You first define a function that describes the relationship you expect.

Then you use curve_fit to find the best parameters that match your data.

Examples
This fits a straight line to data points that follow y = 2x.
SciPy
from scipy.optimize import curve_fit

def linear(x, m, c):
    return m * x + c

xdata = [1, 2, 3, 4, 5]
ydata = [2, 4, 6, 8, 10]

params, _ = curve_fit(linear, xdata, ydata)
print(params)
This fits a curve y = ax² + bx + c to the data points.
SciPy
from scipy.optimize import curve_fit
import numpy as np

def quadratic(x, a, b, c):
    return a * x**2 + b * x + c

xdata = np.array([0, 1, 2, 3, 4])
ydata = np.array([1, 3, 7, 13, 21])

params, _ = curve_fit(quadratic, xdata, ydata)
print(params)
Sample Program

This program fits a straight line to the data points and prints the equation. It also shows a plot with the data and the fitted line.

SciPy
from scipy.optimize import curve_fit
import numpy as np
import matplotlib.pyplot as plt

def linear_model(x, m, c):
    return m * x + c

# Sample data
xdata = np.array([0, 1, 2, 3, 4, 5])
ydata = np.array([1, 3, 5, 7, 9, 11])

# Fit the model
params, covariance = curve_fit(linear_model, xdata, ydata)
m, c = params

print(f"Fitted line: y = {m:.2f}x + {c:.2f}")

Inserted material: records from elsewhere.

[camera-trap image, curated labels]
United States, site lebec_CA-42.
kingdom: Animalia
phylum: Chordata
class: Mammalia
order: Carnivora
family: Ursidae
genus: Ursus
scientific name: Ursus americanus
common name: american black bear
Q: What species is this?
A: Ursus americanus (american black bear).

# Plot data and fitted line
plt.scatter(xdata, ydata, label='Data points')
plt.plot(xdata, linear_model(xdata, m, c), color='red', label='Fitted line')
plt.xlabel('x')
plt.ylabel('y')
plt.legend()
plt.show()
OutputSuccess
Important Notes

Fitting finds the best parameters that make the model close to the data.

Good fits help us understand how variables relate to each other.

Always check if the model makes sense for your data.

Summary

Fitting models helps find patterns in data.

It shows how one thing changes with another.

Using curve_fit in scipy is a simple way to do this.